L’allarme

L’inquinamento che uccide: 80mila morti per lo smog. "L’Italia al primo posto in Europa"

Alessandro Miani, presidente della Società italiana di medicina ambientale: “E’ necessario agire in fretta"

L’Italia è il primo paese in Europa per morti attribuibili all’inquinamento atmosferico con circa 80mila decessi prematuri all’anno, e per combattere efficacemente lo smog che attanaglia le nostre città occorre modificare le abitudini quotidiane della popolazione, partendo proprio dagli edifici privati. Lo afferma la Società italiana di medicina ambientale (Sima), commentando gli allarmanti dati sullo smog registrati in questi giorni a Milano e in tutta la pianura padana.

Gli effetti sulla salute
Gli effetti diretti dell’inquinamento sulla salute umana interessano diversi apparati ed organi – spiega il presidente Sima, Alessandro Miani - Le patologie dell’apparato cardiovascolare rappresentano la prima causa di morte in Italia, seguiti dalle patologie dell’apparato respiratorio. Le polveri sottili e gli ossidi di azoto sono in grado di peggiorare lo stress ossidativo e innescare una risposta infiammatoria sistemica a livello dell'apparato vascolare, causando aterosclerosi e disfunzione endoteliale, una maggior aggregabilità delle piastrine esitando così in cardiopatia ischemica.
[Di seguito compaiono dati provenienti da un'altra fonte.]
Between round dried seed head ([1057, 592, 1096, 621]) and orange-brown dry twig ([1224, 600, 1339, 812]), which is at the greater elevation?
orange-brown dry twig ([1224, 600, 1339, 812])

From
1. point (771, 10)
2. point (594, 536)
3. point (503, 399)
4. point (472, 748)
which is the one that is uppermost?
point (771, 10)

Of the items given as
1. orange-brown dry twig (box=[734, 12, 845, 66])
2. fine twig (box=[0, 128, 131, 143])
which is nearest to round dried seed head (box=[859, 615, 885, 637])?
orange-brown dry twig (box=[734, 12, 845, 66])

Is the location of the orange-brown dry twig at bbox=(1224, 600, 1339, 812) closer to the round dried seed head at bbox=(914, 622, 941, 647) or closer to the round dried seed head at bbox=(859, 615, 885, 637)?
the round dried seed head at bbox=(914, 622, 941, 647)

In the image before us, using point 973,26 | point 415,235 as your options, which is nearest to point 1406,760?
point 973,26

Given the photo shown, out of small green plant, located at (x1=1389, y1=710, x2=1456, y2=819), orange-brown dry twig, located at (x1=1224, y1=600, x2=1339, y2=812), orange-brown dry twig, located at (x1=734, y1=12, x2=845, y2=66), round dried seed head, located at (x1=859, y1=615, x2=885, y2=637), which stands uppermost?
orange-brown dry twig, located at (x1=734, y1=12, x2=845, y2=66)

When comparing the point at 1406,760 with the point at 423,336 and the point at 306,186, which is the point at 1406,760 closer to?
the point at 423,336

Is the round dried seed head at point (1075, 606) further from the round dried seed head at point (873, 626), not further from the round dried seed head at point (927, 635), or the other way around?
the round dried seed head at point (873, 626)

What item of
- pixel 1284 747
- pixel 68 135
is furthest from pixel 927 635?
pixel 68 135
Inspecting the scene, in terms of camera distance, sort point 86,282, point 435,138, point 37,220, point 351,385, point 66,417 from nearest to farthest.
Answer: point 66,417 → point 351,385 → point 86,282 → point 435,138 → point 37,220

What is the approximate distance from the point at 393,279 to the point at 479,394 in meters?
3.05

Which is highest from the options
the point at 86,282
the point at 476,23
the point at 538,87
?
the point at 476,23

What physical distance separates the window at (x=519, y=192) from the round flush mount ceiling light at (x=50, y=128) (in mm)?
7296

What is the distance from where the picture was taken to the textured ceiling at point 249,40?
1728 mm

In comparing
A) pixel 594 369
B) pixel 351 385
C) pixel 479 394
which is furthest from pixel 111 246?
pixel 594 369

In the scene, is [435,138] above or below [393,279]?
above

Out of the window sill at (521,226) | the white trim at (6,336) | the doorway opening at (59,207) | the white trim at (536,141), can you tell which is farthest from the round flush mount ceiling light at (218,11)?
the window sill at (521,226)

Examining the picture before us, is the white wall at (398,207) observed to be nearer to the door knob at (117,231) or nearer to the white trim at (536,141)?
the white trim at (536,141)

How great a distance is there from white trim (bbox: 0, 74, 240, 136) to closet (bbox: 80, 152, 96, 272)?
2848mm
Ma gli effetti infiammatori del particolato si esplicano anche sul polmone e sui neuroni per inalazione e attraversamento della barriera ematoencefalica”.

Strategie di intervento
“E’ imprescindibile e non più rimandabile agire in fretta per ridurre drasticamente le principali sorgenti emissive dell’inquinamento atmosferico – prosegue Miani –. Una delle principali cause di smog nel nostro Paese è rappresentata non dal comparto industriale o dalle autovetture private, come erroneamente si pensa, ma dagli edifici privati, a partire dai riscaldamenti delle abitazioni: serve quindi modificare le abitudini quotidiane razionalizzando i consumi energetici, limitando gli orari di accensione degli impianti di riscaldamento e abbassando le temperature in casa, così da contribuire alla lotta all’inquinamento atmosferico. Come Sima abbiamo proposto al Governo di mitigare gli effetti nocivi dello smog partendo dagli edifici urbani, attraverso incentivi volti a facilitare interventi di rivestimento di superfici murarie e vetrate con un “coating” fotocatalitico al biossido di titanio a base etanolo, che ha dimostrato in studi scientifici di essere attivato da luce naturale a svolgere un’azione di scomposizione e riduzione degli inquinanti atmosferici”.